I celebrated my birthday recently. My biggest wish was to celebrate with my five sons ages 13-24. A few of them are no longer living at home so I was thrilled that they were all able to be with me. Never far from my thoughts, however, were those seven precious babies I never got to hold, nurse or raise to adulthood.
It is heartbreaking to experience miscarriage, ectopic pregnancy or stillbirth.
After my miscarriages, I found that NFP was a beautiful consolation. I wanted to get pregnant again, but emotionally and physically I wasn’t ready. And with each miscarriage, I needed to give myself time to grieve.
These are some pointers I’ve come up with from my own personal experience in dealing with pregnancy loss:
1) Allow yourself to experience the stages of grieving (depending on the source, the common ones are: Denial, Anger, Bargaining, Depression, Acceptance). Grief is a unique experience for each person, but grieving is usually made up of several stages.
No matter how far along in a pregnancy, the newly-formed life is exactly that: a human life and the representation of husband and wife in love. The news that a woman is expecting and carrying a baby is usually greeted with elation. But in those first few moments when spotting occurs, and a miscarriage becomes inevitable, the experience can become an emotional (and physical) roller coaster.
2) Trust in God. This was difficult for me. I continually questioned God, “Why did you allow my baby to be conceived when you knew he wouldn’t be born?” Eventually, I experienced a light bulb moment: my baby, even though he died before birth, is a great gift from God and now waits for me in heaven.
During one particularly heartbreaking miscarriage, I cried out to my spiritual director, sharing with him that I was torn between saying, “God, Your will be done,” and “Please, God, don’t make me go through this again.” His loving response was: “Perhaps God is asking you to sacrifice the joy of holding this child in your arms so that He may quickly hold your child for all eternity in heaven.”
For me, the image of my baby in the arms of Jesus was a great consolation.

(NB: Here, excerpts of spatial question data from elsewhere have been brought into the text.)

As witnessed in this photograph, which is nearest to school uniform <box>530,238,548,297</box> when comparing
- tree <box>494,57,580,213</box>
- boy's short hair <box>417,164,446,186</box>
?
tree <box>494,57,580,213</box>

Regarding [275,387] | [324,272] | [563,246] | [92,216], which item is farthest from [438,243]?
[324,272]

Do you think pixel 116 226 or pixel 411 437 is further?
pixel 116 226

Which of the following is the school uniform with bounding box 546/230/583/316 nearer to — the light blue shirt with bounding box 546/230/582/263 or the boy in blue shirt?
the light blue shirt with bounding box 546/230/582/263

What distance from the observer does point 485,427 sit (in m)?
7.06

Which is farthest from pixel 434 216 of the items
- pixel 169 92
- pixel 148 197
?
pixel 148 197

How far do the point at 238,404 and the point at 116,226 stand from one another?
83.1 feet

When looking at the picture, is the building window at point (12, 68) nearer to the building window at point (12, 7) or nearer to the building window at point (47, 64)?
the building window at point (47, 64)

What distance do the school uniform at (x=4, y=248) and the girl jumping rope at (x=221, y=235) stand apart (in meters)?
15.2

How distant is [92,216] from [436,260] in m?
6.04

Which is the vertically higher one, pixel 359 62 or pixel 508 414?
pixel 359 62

3) Talk to your spouse and comfort each other. Communication is important, especially in the aftermath of a miscarriage. Couples who use NFP must communicate about birth regulation and how soon the couple will be ready to conceive again. Conversations about fertility, abstinence and planning another pregnancy helped me as I grieved.

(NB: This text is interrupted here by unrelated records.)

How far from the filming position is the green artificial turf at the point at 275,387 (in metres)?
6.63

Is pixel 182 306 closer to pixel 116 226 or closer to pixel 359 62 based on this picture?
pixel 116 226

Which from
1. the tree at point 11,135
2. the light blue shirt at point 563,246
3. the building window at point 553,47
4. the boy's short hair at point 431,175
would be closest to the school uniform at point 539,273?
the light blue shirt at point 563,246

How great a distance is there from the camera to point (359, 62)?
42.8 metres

It is normal for both husband and wife to grieve. In my experience, because I was the one who carried the child, not to mention that I’m more emotional, miscarriage affected me differently than it did my husband.
4) Talk to your friends, especially those who have gone through miscarriage and pregnancy loss. In many ways, grief is a very unique experience. Some people grieve very publicly; others are very private.
5) Accept Help, especially with things like meals or assistance with other children. Grief counseling can also be helpful.
6) Write your thoughts in a journal. Sometimes I wouldn’t be able to sleep and wanted to talk to someone (and didn’t want to wake my husband). Writing in a journal became especially helpful for me. My journal actually became my first published article in 1995, Five Little Souls in Heaven, and later became the basis for my first novel, Emily’s Hope.
7) Take your grief to God in prayer because God grieves with you. Some days, prayer was difficult and all I could do was manage was, “Please God, help me.”
Karen Edmisten’s new book, After Miscarriage, A Catholic Woman’s Companion to Healing and Hope is a terrific resource for those who have experienced baby loss. Besides sharing her own experience, the author also includes stories of mothers who have endured baby loss (my own story, “Eternal Gifts” is included).